4. En deuxième lieu, aux termes de l'article D. 223-11 du code pénitentiaire : " En vue de la mise en œuvre des mesures de sécurité adaptées, le garde des sceaux, ministre de la justice, décide de l'inscription et de la radiation des personnes détenues au répertoire des personnes détenues particulièrement signalées dans des conditions déterminées par instruction ministérielle ". Selon le point 1.2.2.1 de l'instruction ministérielle du 11 janvier 2022, relative au répertoire des détenus particulièrement signalés, prise pour la mise en œuvre de ces dispositions : " Les membres de la commission DPS doivent, dans la mesure du possible, se réunir physiquement dans l'établissement. (). / Si la visio-conférence n'est pas possible, l'avis écrit est recueilli en dernier recours. ". Par ailleurs, le point 1.2.2.4 du même texte précise : " () / Au cours de la réunion, les membre de la commission formulent un avis motivé sur l'opportunité de l'inscription, du maintien ou de la radiation d'une personne détenue au répertoire des DPS en tenant compte des critères définis au paragraphe 1.1 de la présente instruction. / () / Suite à la réunion de la commission DPS, le chef d'établissement rédige une synthèse des avis des membres de la commission ainsi que de tous les éléments de nature à apprécier la pertinence de l'inscription, du maintien ou de la radiation au répertoire des DPS. Il propose ensuite l'inscription, le maintien ou la radiation à la faveur de la majorité des avis émis. () ".

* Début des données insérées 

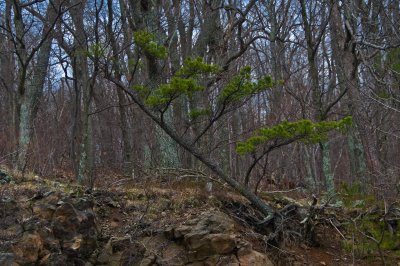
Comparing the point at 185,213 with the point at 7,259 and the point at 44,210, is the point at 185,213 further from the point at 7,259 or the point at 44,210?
the point at 7,259

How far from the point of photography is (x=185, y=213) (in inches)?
258

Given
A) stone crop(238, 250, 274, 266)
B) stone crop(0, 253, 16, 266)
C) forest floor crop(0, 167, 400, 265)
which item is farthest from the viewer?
forest floor crop(0, 167, 400, 265)

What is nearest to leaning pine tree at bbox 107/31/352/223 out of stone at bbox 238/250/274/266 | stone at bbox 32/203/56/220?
stone at bbox 238/250/274/266

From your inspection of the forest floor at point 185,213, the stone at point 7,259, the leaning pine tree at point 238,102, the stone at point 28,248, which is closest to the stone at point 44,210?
the forest floor at point 185,213

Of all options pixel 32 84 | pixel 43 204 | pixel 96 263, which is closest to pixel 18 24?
pixel 32 84

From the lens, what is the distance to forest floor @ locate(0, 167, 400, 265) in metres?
6.07

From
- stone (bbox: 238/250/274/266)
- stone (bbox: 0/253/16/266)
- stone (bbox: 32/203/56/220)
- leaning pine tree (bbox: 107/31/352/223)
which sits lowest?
stone (bbox: 238/250/274/266)

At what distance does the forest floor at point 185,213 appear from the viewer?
19.9 feet

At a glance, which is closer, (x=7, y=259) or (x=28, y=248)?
(x=7, y=259)

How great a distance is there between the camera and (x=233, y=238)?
227 inches

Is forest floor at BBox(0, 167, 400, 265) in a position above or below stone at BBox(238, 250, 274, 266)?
above

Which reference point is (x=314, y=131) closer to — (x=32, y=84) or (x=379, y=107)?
(x=379, y=107)

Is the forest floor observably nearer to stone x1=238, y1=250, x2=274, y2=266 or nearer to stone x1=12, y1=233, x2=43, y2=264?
stone x1=238, y1=250, x2=274, y2=266

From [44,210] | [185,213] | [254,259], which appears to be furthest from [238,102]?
[44,210]
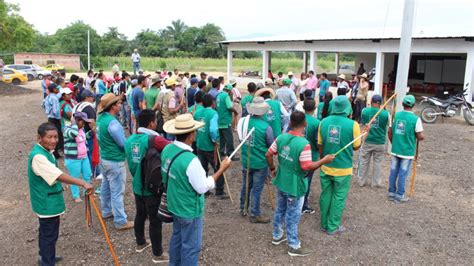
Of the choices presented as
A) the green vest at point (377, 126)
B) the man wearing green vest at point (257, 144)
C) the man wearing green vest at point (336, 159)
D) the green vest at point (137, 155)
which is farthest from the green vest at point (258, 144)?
the green vest at point (377, 126)

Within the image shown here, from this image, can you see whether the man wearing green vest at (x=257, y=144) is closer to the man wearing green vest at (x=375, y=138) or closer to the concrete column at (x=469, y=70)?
the man wearing green vest at (x=375, y=138)

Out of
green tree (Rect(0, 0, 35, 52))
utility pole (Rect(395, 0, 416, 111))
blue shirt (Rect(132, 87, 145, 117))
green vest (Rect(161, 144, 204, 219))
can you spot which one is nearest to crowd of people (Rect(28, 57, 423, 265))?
green vest (Rect(161, 144, 204, 219))

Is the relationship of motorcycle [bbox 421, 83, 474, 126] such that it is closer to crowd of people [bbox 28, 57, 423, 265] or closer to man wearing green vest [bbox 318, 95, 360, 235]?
crowd of people [bbox 28, 57, 423, 265]

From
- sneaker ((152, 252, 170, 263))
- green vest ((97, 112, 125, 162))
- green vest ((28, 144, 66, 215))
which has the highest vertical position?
green vest ((97, 112, 125, 162))

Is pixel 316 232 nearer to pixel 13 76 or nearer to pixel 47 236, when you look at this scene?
pixel 47 236

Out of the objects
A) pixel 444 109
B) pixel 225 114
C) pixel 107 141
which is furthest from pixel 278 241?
pixel 444 109

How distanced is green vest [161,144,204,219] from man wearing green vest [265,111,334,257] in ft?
4.06

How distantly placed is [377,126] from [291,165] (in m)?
2.82

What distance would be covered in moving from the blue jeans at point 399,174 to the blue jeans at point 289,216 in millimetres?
2409

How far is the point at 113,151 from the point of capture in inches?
198

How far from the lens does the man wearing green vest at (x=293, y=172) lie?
4.37 metres

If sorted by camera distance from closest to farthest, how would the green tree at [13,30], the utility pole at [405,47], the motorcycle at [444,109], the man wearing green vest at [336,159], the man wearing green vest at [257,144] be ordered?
the man wearing green vest at [336,159] → the man wearing green vest at [257,144] → the utility pole at [405,47] → the motorcycle at [444,109] → the green tree at [13,30]

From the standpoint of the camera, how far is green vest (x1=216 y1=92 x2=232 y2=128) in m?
7.85

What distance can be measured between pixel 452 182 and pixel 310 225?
348 centimetres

5. En l'espèce, le requérant se borne à soutenir que la décision attaquée est entachée d'un vice de procédure dès lors qu'en l'absence de communication de la décision litigieuse, il n'est pas possible de s'assurer que la commission DPS se soit effectivement réunie pour statuer sur son maintien au répertoire des détenus particulièrement signalés. Toutefois, il ressort de la synthèse du 4 mai 2022 des avis des membres de la commission DPS produite au dossier qu'elle s'est réunie le 28 avril 2022, et que les membres de la commission DPS ont donné leur avis, par ailleurs unanime, sur le maintien de M. B au répertoire des détenus particulièrement signalés. Par suite, le moyen tiré du vice de procédure doit être écarté.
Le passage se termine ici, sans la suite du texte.